— Start DOCUMENT TEXT —

Blade Runner initially underperformed in North American theaters and polarized critics; some praised its thematic complexity and visuals, while others critiqued its slow pacing and lack of action. It later became an acclaimed cult film regarded as one of the all-time best science fiction films. Hailed for its production design depicting a high-tech but decaying future, Blade Runner is often regarded as both a leading example of neo-noir cinema as well as a foundational work of the cyberpunk genre. The film's soundtrack, composed by Vangelis, was nominated in 1982 for a BAFTA and a Golden Globe as best original score.
The film has influenced many science fiction films, video games, anime, and television series. It brought the work of Philip K. Dick to the attention of Hollywood, and several later big-budget films were based on his work, such as Total Recall (1990), Minority Report (2002) and A Scanner Darkly (2006). In the year after its release, Blade Runner won the Hugo Award for Best Dramatic Presentation, and in 1993 it was selected for preservation in the U.S. National Film Registry by the Library of Congress as being "culturally, historically, or aesthetically significant". A sequel directed by Denis Villeneuve and titled Blade Runner 2049 was released in October 2017 alongside a trilogy of short films covering the thirty-year span between the two films' settings.

— End DOCUMENT TEXT —
— Start RECORDED DATA —

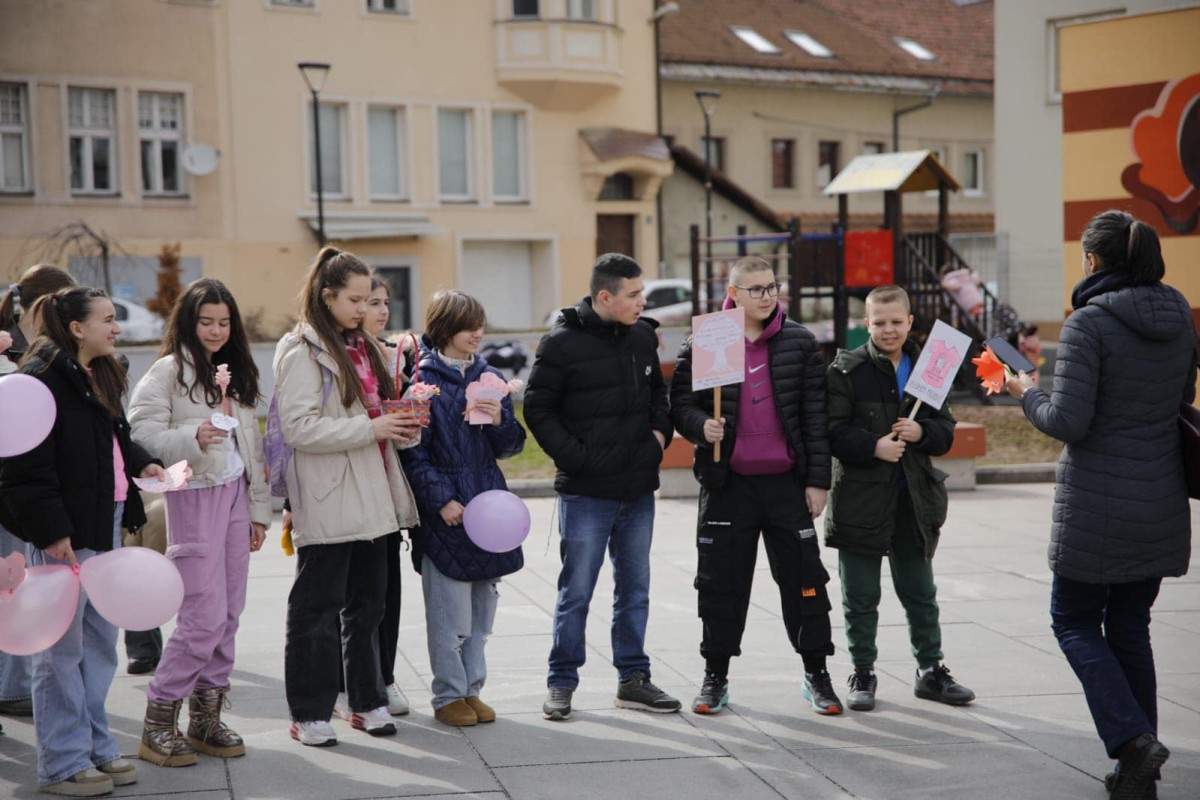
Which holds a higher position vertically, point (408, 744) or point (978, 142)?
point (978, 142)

— End RECORDED DATA —
— Start RECORDED DATA —

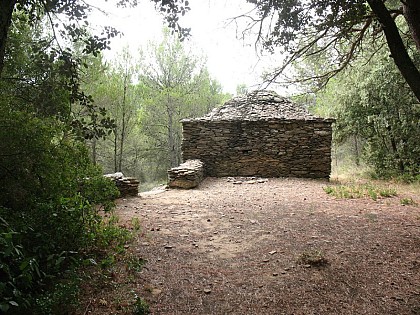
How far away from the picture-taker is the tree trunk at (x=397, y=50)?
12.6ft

— End RECORDED DATA —

→ TO-DO LIST:
a. Using the Blade Runner passage, list each later big-budget film it names as based on Philip K. Dick's work, with its year.
b. Render this sentence from the Blade Runner passage in Spanish: "The film has influenced many science fiction films, video games, anime, and television series."
c. Pick up the Blade Runner passage after its last sentence and carry it forward.

→ OUTPUTS:
a. Total Recall (1990), Minority Report (2002), A Scanner Darkly (2006)

b. La película ha influido en muchas películas de ciencia ficción, videojuegos, anime y series de televisión.

c.
Seven different versions of Blade Runner exist as a result of controversial changes requested by studio executives. A director's cut was released in 1992 after a strong response to test screenings of a workprint. This, in conjunction with the film's popularity as a video rental, made it one of the earliest movies to be released on DVD. In 2007, Warner Bros. released The Final Cut, a 25th-anniversary digitally remastered version. This is the only version over which Scott retained artistic control.